According to most scientists, Earth was formed between 4.5 and 4.6 billion years ago after gravity forced gas and dust left over from the creation of the Sun accreted into an object called a planetesimal.
Over time, the planetesimal continued to gather more and more material and eventually became a planet.
Scientists say heat produced by this formation process caused our early planet to melt.
The heat separated Earth’s material into layers with heavy matter such as iron sinking down to the center of planet to form its core.
Lighter and less dense material such as silicates floated above the core, subsequently forming what would become the Earth’s mantle and crust.
As the planet evolved, the mantle continued this process of melting and separating with heavier remnants sinking downwards and lighter material rising toward the top to form the Earth’s crust.

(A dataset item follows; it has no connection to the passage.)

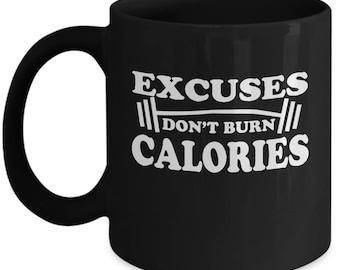 Fitness Gift - Excuses Don't Burn Calories Mug - Black -#8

It’s thought this process, over the years, changed the chemical composition of the mantle to a point where any of the original ancient mantle material dating back to the core’s formation may have completely disappeared.
Now a consortium of US and Canadian research institutions say they have found two ‘birthmarks’ of silicate material from Earth’s mantle that may have formed when our planet was a mere 50 million years old.
Writing in the journal Science, the researchers say they’ve found clear signatures of this unique silicate material in comparatively young rocks from two locations that are a long distance from each other.
One of the samples of the ancient material came from Baffin Island, which is located off the coast of northern Canada, while the other was found in the Ontong-Java Plateau just north of the Solomon Islands in the Pacific Ocean.
The volcanic rock containing the primitive mantle signatures are known as flood basalts and were created about 60 to 120 million years ago by massive lava eruptions.
What led the researchers to detect the primordial mantle material in the volcanic rock was a profusion of an isotope of tungsten called tungsten-182.
Scientists say this tungsten isotope is created when an isotope of the element hafnium (hafnium-182) undergoes radioactive decay – changes in its elemental composition as it gives off radiation.
According to the researchers, the radioactive decay of hafnium-182 into tungsten-182 takes place so quickly – about 9 million years – that differences in the amounts of tungsten-182 compared to other tungsten isotopes can only be due to processes that took place very early in the history of our Solar System.